Below the table I pinched the lacy tablecloth hard between my fingers; my chest was tight. Judas! I thought, as I tried not to glare at my mother.
‘I know you could use the money.’
That sounded suspicious
. ‘You would pay me?’ I was pretty sure the society was volunteer-run. Red and white patterns formed on my skin with the pressure of the lace.
Grandad nodded slowly. ‘I thought we could pay you a small sum each week. You could start saving up. For whatever you decide to do. Rent in the city, travel …’ After a moment’s silence, he continued. ‘And maybe we could discuss a way for you to finish year twelve.’
‘I’m not going back to school.’
‘We know,’ said Gran, cutting me off. ‘Clive and I are going to the city tomorrow to settle all that.’
‘Oh,’ I said. ‘So …’
‘We just want to make sure you do the best thing for yourself. If we can help you do that, this might just be the ticket.’
So it was bribery, a ruse to make me do what they wanted. At once I felt furious and intensely embarrassed. I folded my arms across my chest. First of all, even just thinking about that musty, dusty museum made me want to chew my own face off. But more importantly, now I had escaped from the strange ‘institution of learning’, I had hoped we could all just relax and trust that my natural smarts would see me through.

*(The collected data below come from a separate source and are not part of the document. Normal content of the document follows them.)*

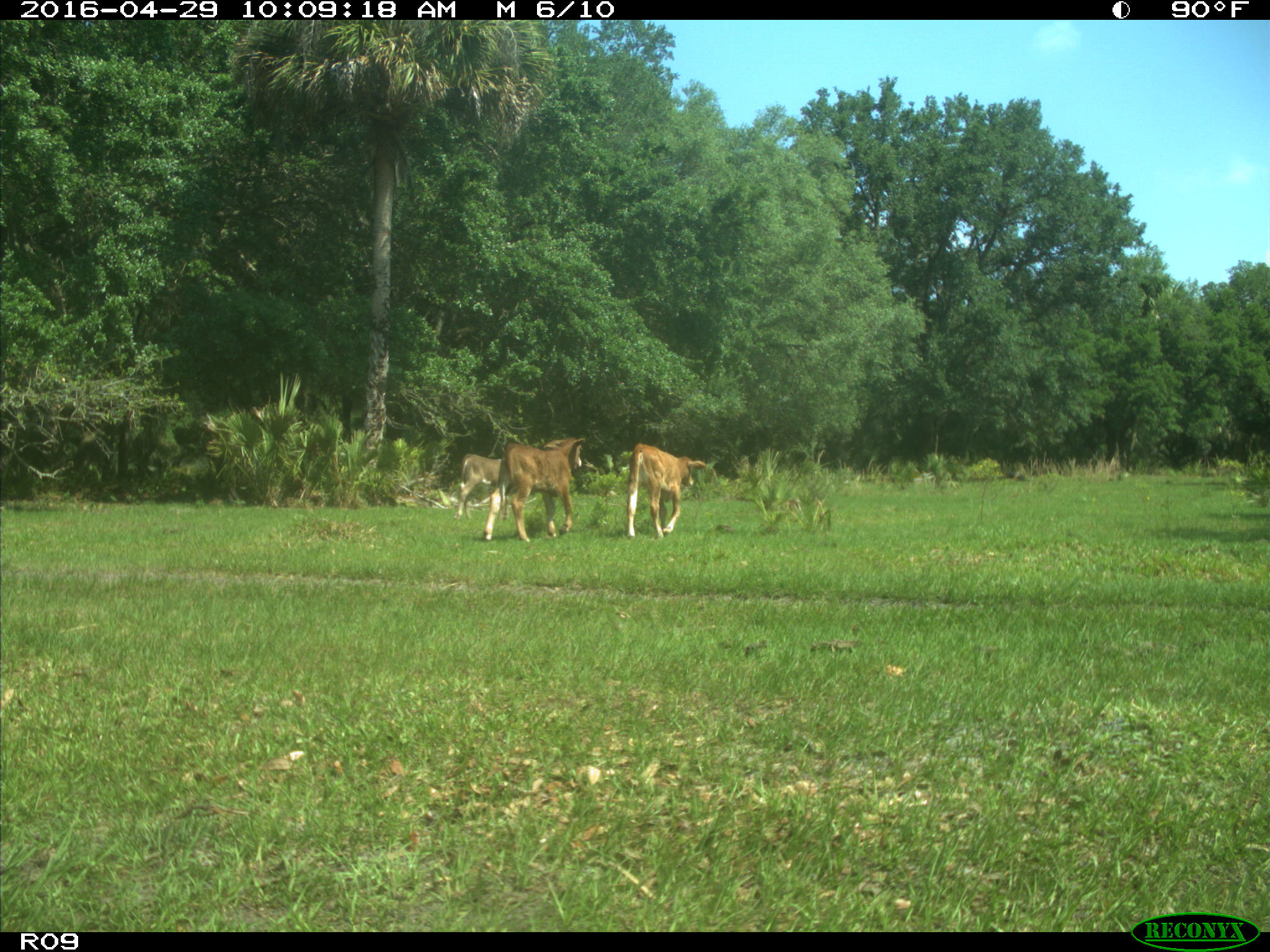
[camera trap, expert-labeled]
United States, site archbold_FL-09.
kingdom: Animalia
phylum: Chordata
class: Mammalia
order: Artiodactyla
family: Bovidae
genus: Bos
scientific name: Bos taurus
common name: domestic cow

But, still, I could see the benefits here. A job in this town of no jobs, some money.
‘Starting when?’ I asked.
‘Tomorrow?’ Grandad suggested. ‘In a few days?’

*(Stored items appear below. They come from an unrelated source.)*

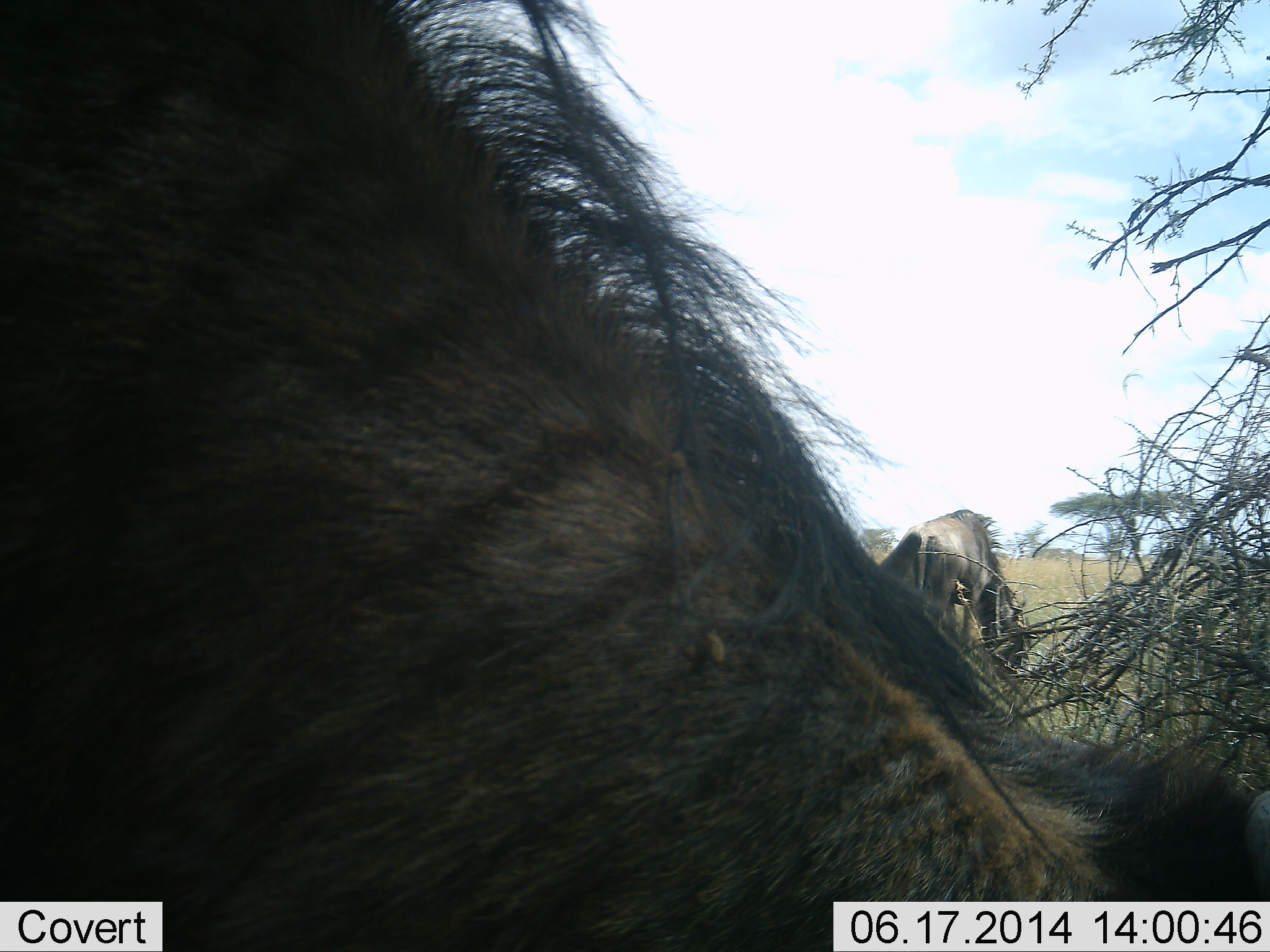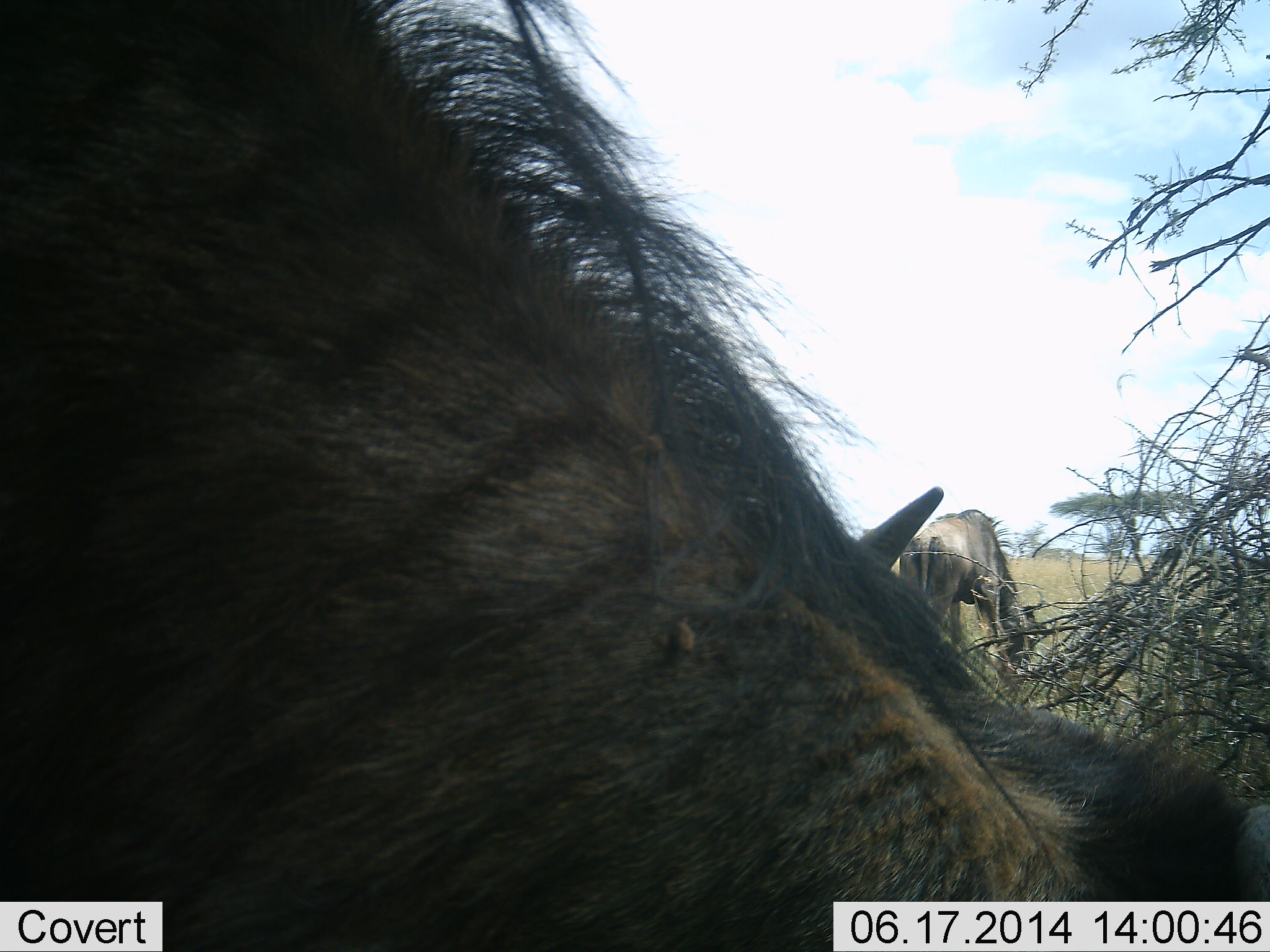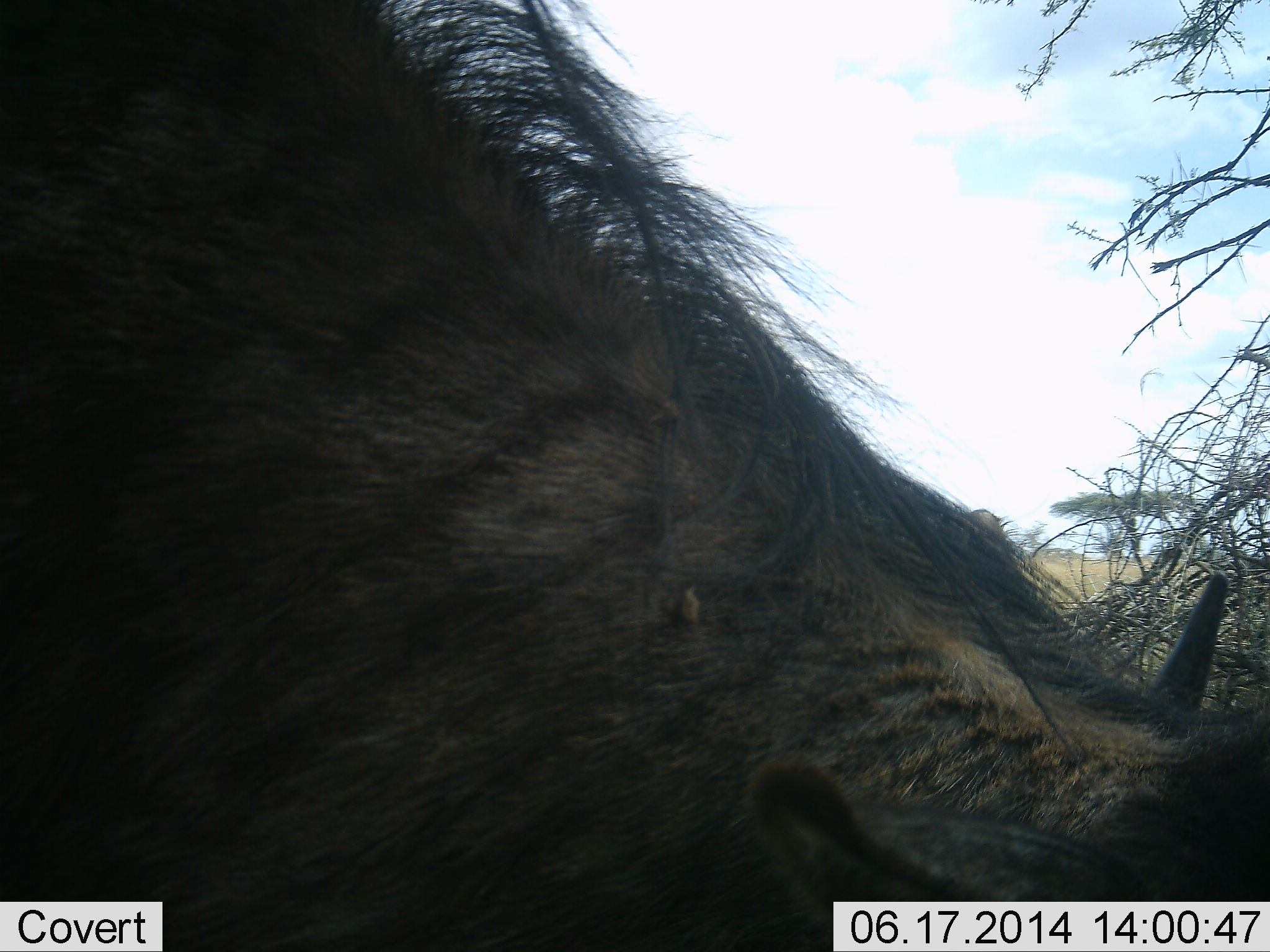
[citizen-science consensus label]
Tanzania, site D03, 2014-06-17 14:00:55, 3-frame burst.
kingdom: Animalia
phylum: Chordata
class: Mammalia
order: Artiodactyla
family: Bovidae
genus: Connochaetes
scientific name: Connochaetes taurinus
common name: blue wildebeest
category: wildebeest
Wildebeest (blue wildebeest) (Connochaetes taurinus), count 2. Behavior (volunteer vote fractions): standing 10%, resting 10%, moving 0%, interacting 0%. Young present (vote fraction): 0%. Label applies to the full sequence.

This would be okay, it would. I would be fine, fine, fine.
‘Okay,’ I said. ‘I’ll do it.’
‘And year twelve?’
‘I’ll think about it.’
They had always told me I could do anything I wanted.
Saturday mornings were busy at the salon – everyone needed their hair done for their exciting weekend activities, apparently – and so I agreed to look after Clover for a few hours while Mum went to work. ‘Your grandmother will love the break,’ she said.
While Clover played an intense game of run-through-the-big-puddle in the backyard, I tried to get my bike out of the shed. There were pots and sheets of plastic and half-empty bags of potting mix all higgledy-piggledy, blocking the bike in. Eventually I managed to haul it out, smashing my hand against the shed door.